(Questões propostas):
**1)** Segundo o trecho sobre a isenção das tarifas de rede, que empresa interpôs recurso de anulação da decisão impugnada?
**2)** Reproduza o trecho sobre a isenção das tarifas de rede entre "Quanto, em segundo" e "(terceiros) desses fundos.", inclusive.

(Trecho extraído):
####################

Como a isenção controvertida foi posteriormente declarada nula por decisões jurisdicionais alemãs, esta foi revogada a partir de 1 de janeiro de 2014.

Por Decisão de 28 de maio de 2018 (1) (a seguir «decisão impugnada»), a Comissão, na sequência de várias denúncias, declarou que, de 1 de janeiro de 2012 a 31 de dezembro de 2013, a República Federal da Alemanha tinha concedido ilegalmente auxílios de Estado sob a forma da isenção controvertida, permitindo assim aos grandes consumidores de energia evitar as tarifas de rede.

A Covestro Deutschland AG (a seguir «recorrente») interpôs recurso de anulação da decisão impugnada. O Tribunal Geral, declarando tal recurso admissível, julga‑o improcedente, confirmando, nomeadamente, o caráter estatal dos recursos gerados pela sobretaxa controvertida e, logo, a existência de um auxílio concedido através de recursos estatais.

Apreciação do Tribunal Geral

Em primeiro lugar, o Tribunal Geral julga improcedente a exceção de inadmissibilidade suscitada pela Comissão segundo a qual o recurso de anulação foi interposto fora de prazo, na medida em que a recorrente tinha tido conhecimento da decisão impugnada muito antes da sua publicação no Jornal Oficial da União Europeia.

A este respeito, o Tribunal Geral precisa que resulta do próprio teor do artigo 263.°, sexto parágrafo, TFUE, que o critério da data de tomada de conhecimento do ato como ponto de partida do prazo de interposição do recurso de anulação tem caráter subsidiário relativamente às datas da sua publicação ou notificação. Mesmo que a publicação da decisão impugnada não seja uma condição da produção de efeitos, na medida em que as decisões da Comissão de encerrar um procedimento de exame dos auxílios nos termos do artigo 108.°, n.° 2, TFUE são objeto de publicação no Jornal Oficial, a recorrente podia legitimamente esperar que a decisão impugnada seria objeto de publicação e tinha o direito de tomar a data em que a decisão impugnada foi publicada como ponto de partida do prazo de recurso.

Quanto, em segundo lugar, à qualificação da sobretaxa controvertida de auxílio concedido através de recursos estatais, o Tribunal Geral salienta que, para apreciar o caráter estatal de tal medida de apoio, a jurisprudência do Tribunal de Justiça (2) se apoia em dois elementos principais: por um lado, a existência de um encargo obrigatório que recai sobre os consumidores ou clientes finais, normalmente qualificado de «imposto», e mais particularmente de «imposição parafiscal», e, por outro, o controlo estatal sobre a gestão do sistema, através nomeadamente do controlo estatal sobre os fundos ou sobre os gestores (terceiros) desses fundos.

####################

(Informação apresentada):
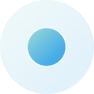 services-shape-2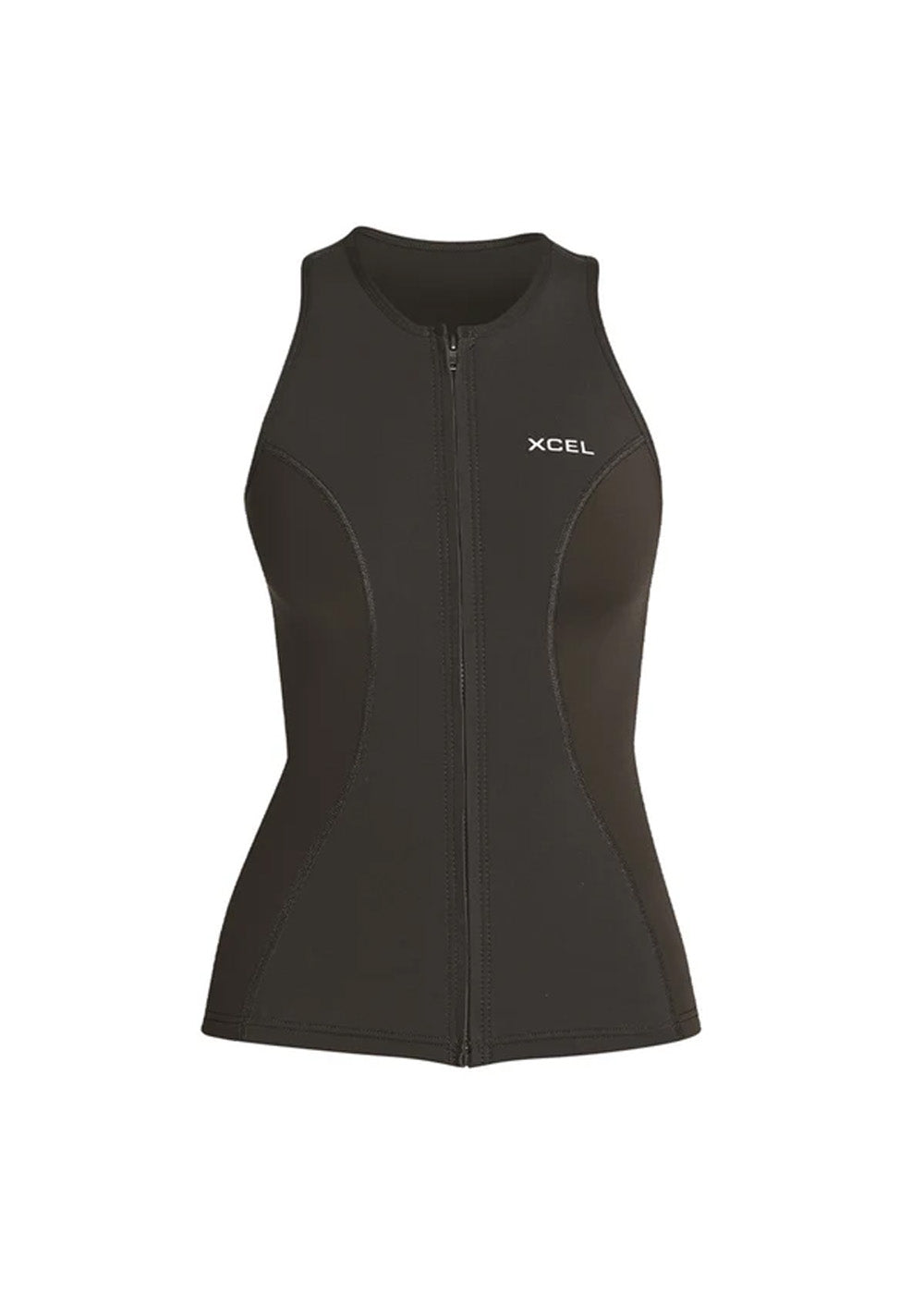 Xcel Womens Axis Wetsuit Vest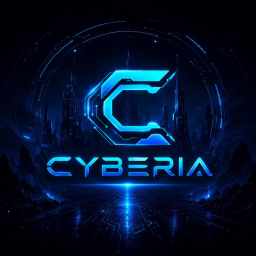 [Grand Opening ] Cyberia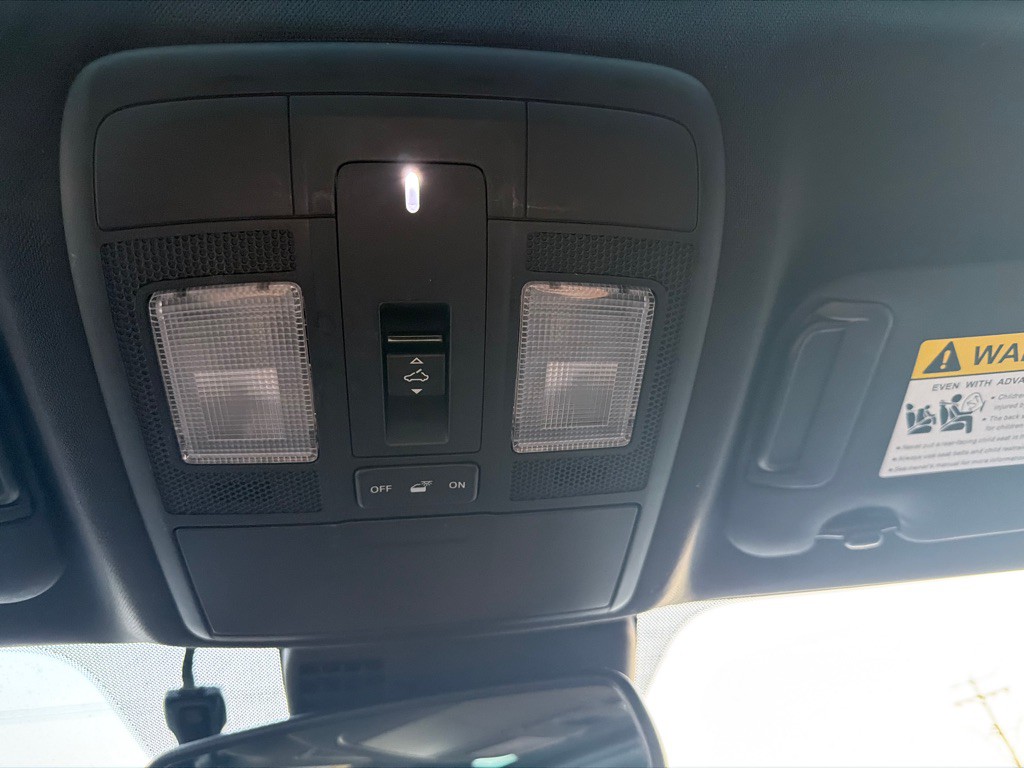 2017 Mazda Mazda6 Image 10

####################

(Conjunto de respostas):
**1)** A Covestro Deutschland AG.

**2)**
Quanto, em segundo lugar, à qualificação da sobretaxa controvertida de auxílio concedido através de recursos estatais, o Tribunal Geral salienta que, para apreciar o caráter estatal de tal medida de apoio, a jurisprudência do Tribunal de Justiça (2) se apoia em dois elementos principais: por um lado, a existência de um encargo obrigatório que recai sobre os consumidores ou clientes finais, normalmente qualificado de «imposto», e mais particularmente de «imposição parafiscal», e, por outro, o controlo estatal sobre a gestão do sistema, através nomeadamente do controlo estatal sobre os fundos ou sobre os gestores (terceiros) desses fundos.